Analogue of QuadRender
The engine is clearly missing a public analogue of QuadRender that would allow rendering not only a single quad, but also arbitrary primitives — points, lines, triangles, and so on. This would provide flexibility for drawing non-standard geometries without the need to manually create and manage custom buffers.

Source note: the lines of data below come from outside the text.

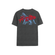 Camiseta-Silk-Sobreposta-Masculina-Acostamento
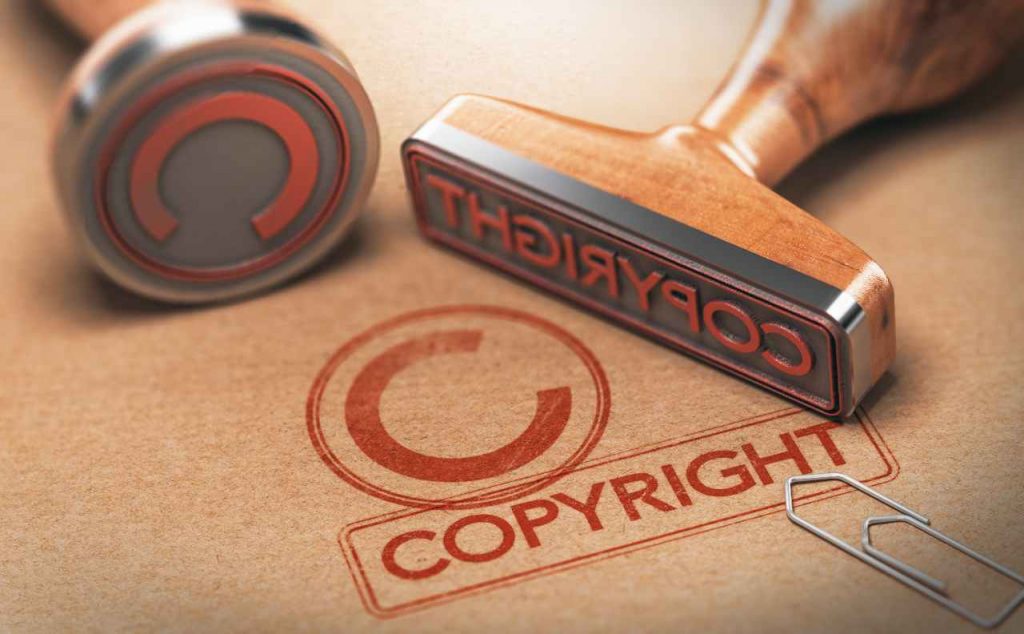 Copyright (Adobe Stock)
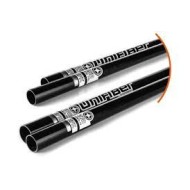 UNIFIBER Epoxy RDM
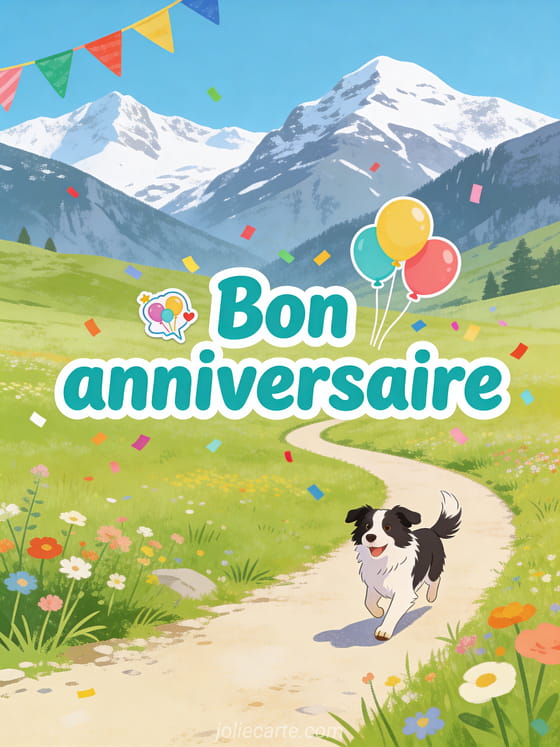 Carte virtuelle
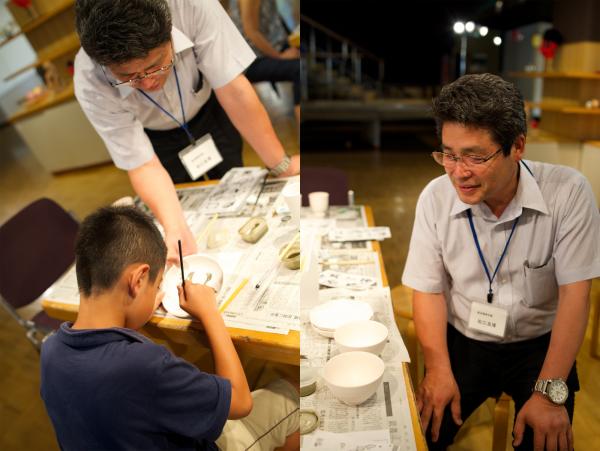 ファイル名: MATSUE.jpg
ファイルサイズ: 1.07MB
→クリックで元のサイズを表示 MATSUE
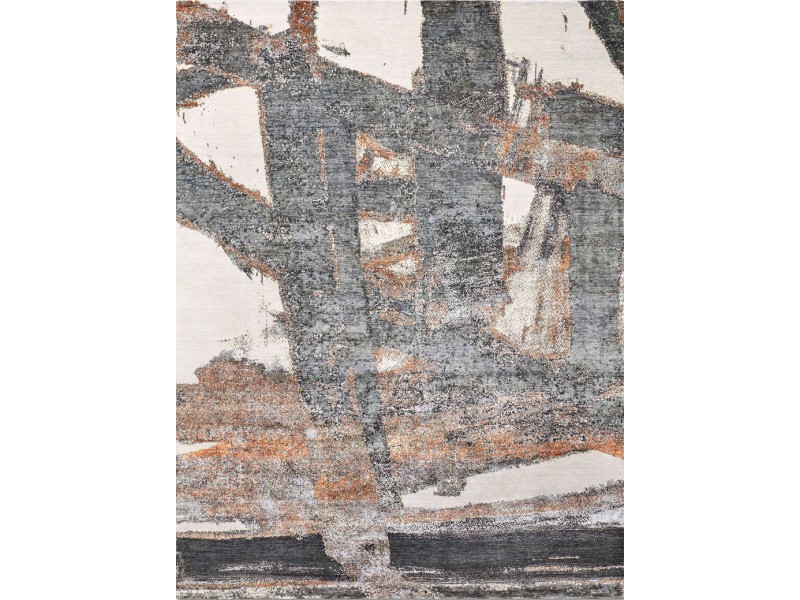 BK28 _ BLOCK _________ disponibile cm 240 x 170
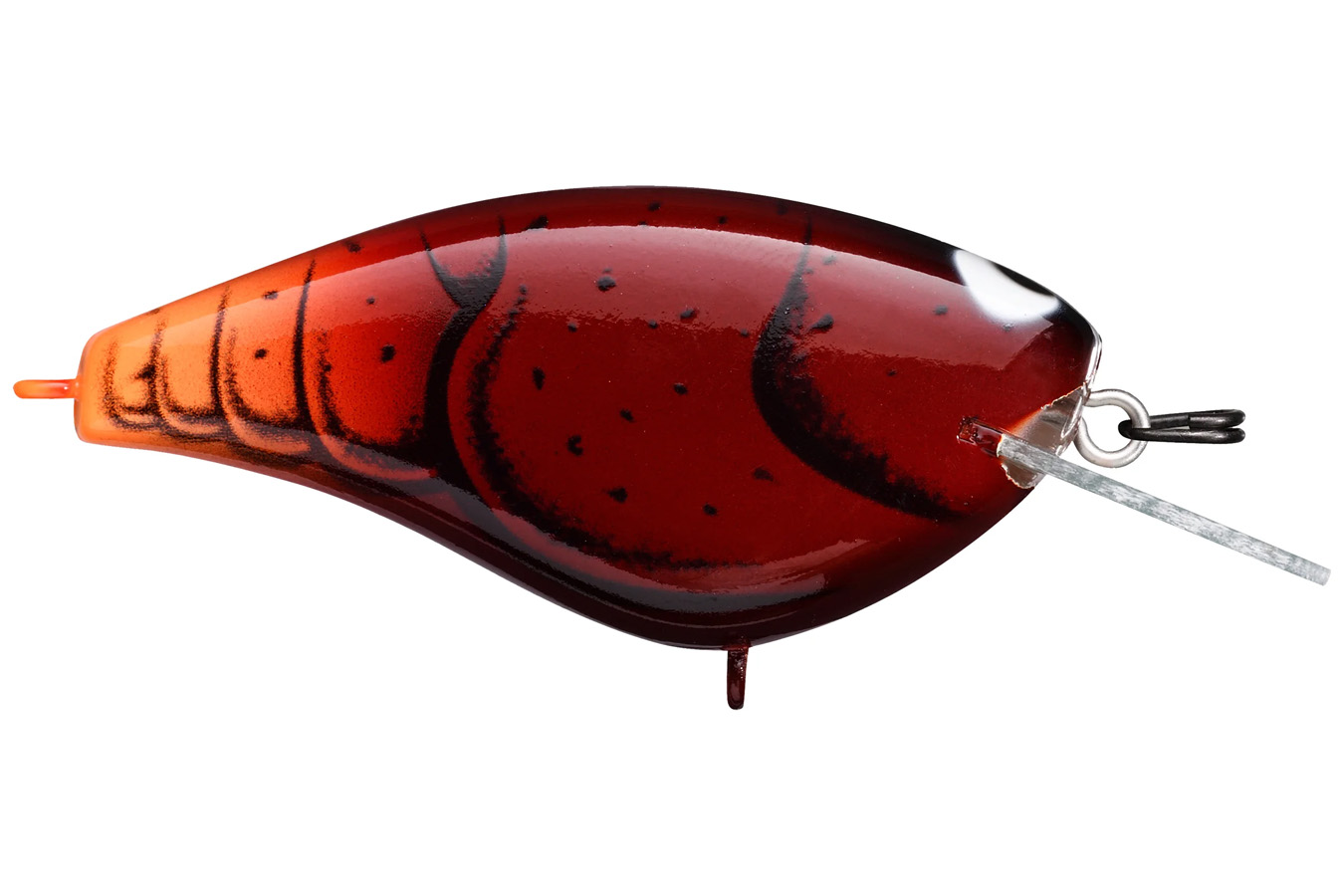 JACKALL Bling 55 Crankbait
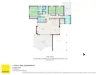2/1 Galley Ramble, Dunsborough, WA 6281-Floorplan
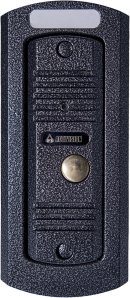Вызывная панель Activision AVC-305 (PAL) врезная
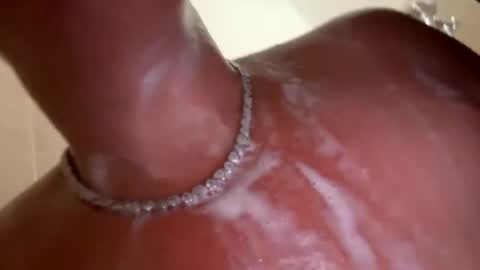 cumdurty online show from January 18, 7:37 pm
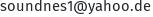 E-Mail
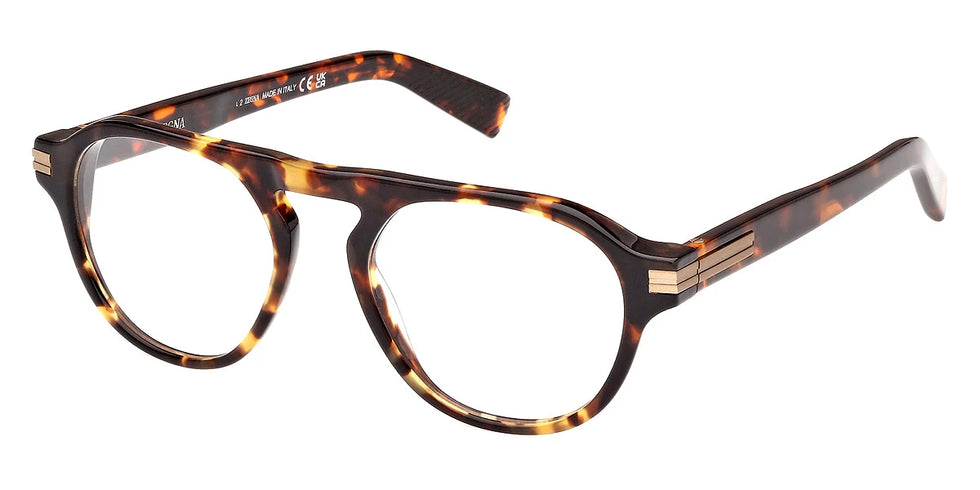 Ermenegildo Zegna - EZ5281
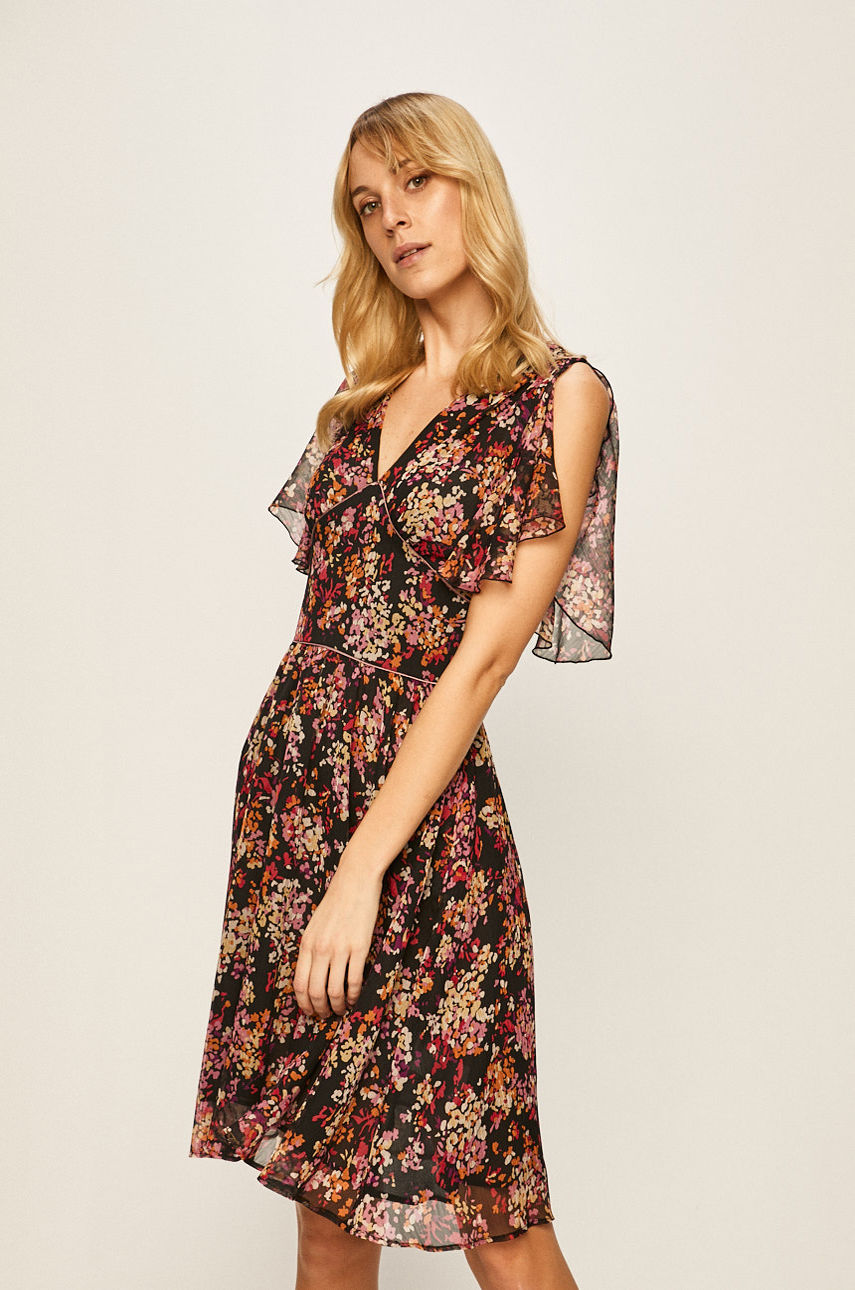 Trussardi Jeans - Rochie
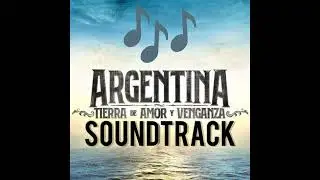 ATAV - Soundtrack 37
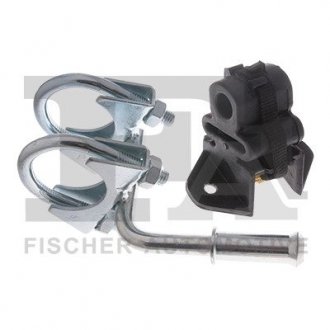 Автозапчасть Fischer Automotive One (FA1) 218925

https://github.com/playcanvas/engine/blob/e48af3dd66f0a3e30f377eb386a391975bb250b4/src/scene/graphics/quad-render.js#L152
@mvaligursky
Example of bypass:
const primitive = {
type: pc.PRIMITIVE_POINTS,
base: 0,
baseVertex: 0,
count: 0,
indexed: false
}
export class PointsRenderPass extends pc.RenderPass {
count = 0;
shader: pcx.Shader;
vertexBuffer: pcx.VertexBuffer;
cullMode = pc.CULLFACE_NONE;
blendState = pc.BlendState.NOBLEND;
depthState = pc.DepthState.NODEPTH;
stencilFront = null;
stencilBack = null;
quadRender: pcx.QuadRender;
constructor(shader: pcx.Shader) {
super(shader.device);
this.quadRender = new pc.QuadRender(shader);
}
destroy(): void {
super.destroy();
this.quadRender.destroy();
}
execute() {
primitive.count = this.count;
// render state
const device = this.device as pcx.WebgpuGraphicsDevice;
device.setBlendState(this.blendState);
device.setCullMode(this.cullMode);
device.setDepthState(this.depthState);
device.setStencilState(this.stencilFront!, this.stencilBack!);
device.setVertexBuffer(this.vertexBuffer);
device.setShader(this.quadRender.shader);
if (device.supportsUniformBuffers) {
// not using view bind group
device.setBindGroup(pc.BINDGROUP_VIEW, device.emptyBindGroup);
// mesh bind group
const bindGroup = this.quadRender.bindGroup;
bindGroup.update();
device.setBindGroup(pc.BINDGROUP_MESH, bindGroup);
// dynamic uniform buffer bind group
const uniformBuffer = this.quadRender.uniformBuffer;
if (uniformBuffer) {
uniformBuffer.update(_dynamicBindGroup);
device.setBindGroup(pc.BINDGROUP_MESH_UB, _dynamicBindGroup.bindGroup, _dynamicBindGroup.offsets);
} else {
device.setBindGroup(pc.BINDGROUP_MESH_UB, device.emptyBindGroup);
}
}
// @ts-ignore
device.draw(primitive);
}
}
Do you have any ideas on how to perform point rendering directly into a texture on the GPU side, with the ability to ping-pong data between multiple textures for iterative computations?
const vertexCode =
`
attribute uvec2 aPointPos;
uniform highp usampler2D uInTexture;
highp vec2 getPosition(out uvec4 data) {
vec2 sz = vec2(textureSize(uInTexture, 0));
vec2 uv = (vec2(aPointPos) + 0.5) / sz;
highp vec2 xy = uv * 2.0 - 1.0;
data = texelFetch(uInTexture, ivec2(aPointPos), 0);
return xy;
}
flat varying uvec4 vData;
void main(void) {
uvec4 inData;
highp vec2 pixelCoord = getPosition(inData);
highp vec4 position = vec4(pixelCoord, 0.0, 1.0);
vData = inData;
// some changes
vData.z = 123u;
gl_PointSize = 1.0;
gl_Position = position;
}
`;
const fragmentCodePS =
`
flat varying uvec4 vData;
void main(void) {
pcFragColor0 = vData;
}
`;
Do you have any ideas on how to perform point rendering directly into a texture on the GPU side, with the ability to ping-pong data between multiple textures for iterative computations?
why not render a quad to that texture and update data per fragment in fragment shader?
Do you have any ideas on how to perform point rendering directly into a texture on the GPU side, with the ability to ping-pong data between multiple textures for iterative computations?
why not render a quad to that texture and update data per fragment in fragment shader?
The pixels that need to be updated can be located in completely different areas of the source texture, and the related data resides in a third texture. The update process must occur entirely on the GPU, without CPU involvement, which means a mechanism similar to a compute shader is required. This mechanism would take as input a list of pixel coordinates and output an updated texture. In other words, it’s a GPU-based selective pixel update procedure that modifies specified pixels only, using a list of indices as input and writing equivalent fragment-shader-based FBO approach.
The engine is clearly missing a public analogue of QuadRender that would allow rendering not only a single quad, but also arbitrary primitives — points, lines, triangles, and so on.
I think MeshInstance is exactly that.